* **EXCERPT**
- No. of episodes: 12

Release
- Original network: Network Ten
- Original release: 3 August – 8 September 2015

Season chronology
- Next → Season 2

= The Great Australian Spelling Bee season 1 =

The first season of The Great Australian Spelling Bee premiered on Network Ten on 3 August 2015. The season was hosted by Grant Denyer and Chrissie Swan, and also starred Chris Edmund as pronouncer.

Anirudh won the season, receiving a $50,000 education scholarship, $10,000 worth of equipment for his school, a Macquarie Dictionary, a Sprout computer, and a HP Pro Slate 8 tablet in prizes. In addition, the five runners-up received scholarships worth $10,000, a HP Pro Slate 8 tablet, and $1,000 of education goods for their school.

==Contestants==

The series began with 52 contestants aged 8–13 years old which was cut down to the Top 26.

* **REQUIREMENT**
According to the spelling bee article, who served as pronouncer during the first season? This material plays no part in what follows.

* **AVAILABLE DATA**

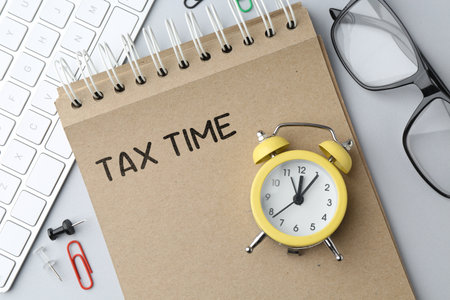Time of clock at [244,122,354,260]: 12:05
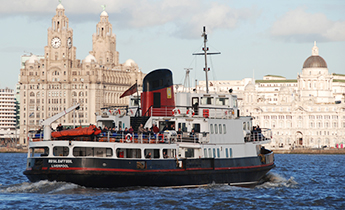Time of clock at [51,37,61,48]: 2:32
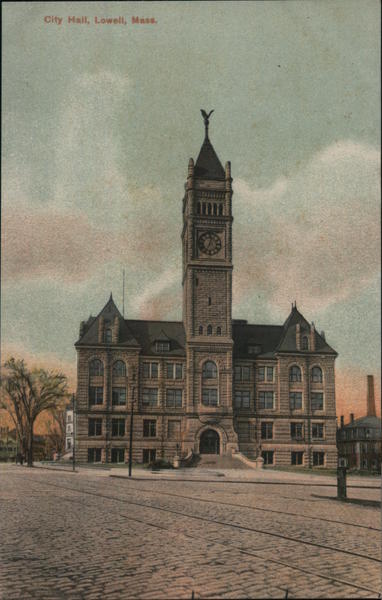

* **ANSWER TO THE EXERCISE**
Chris Edmund served as pronouncer.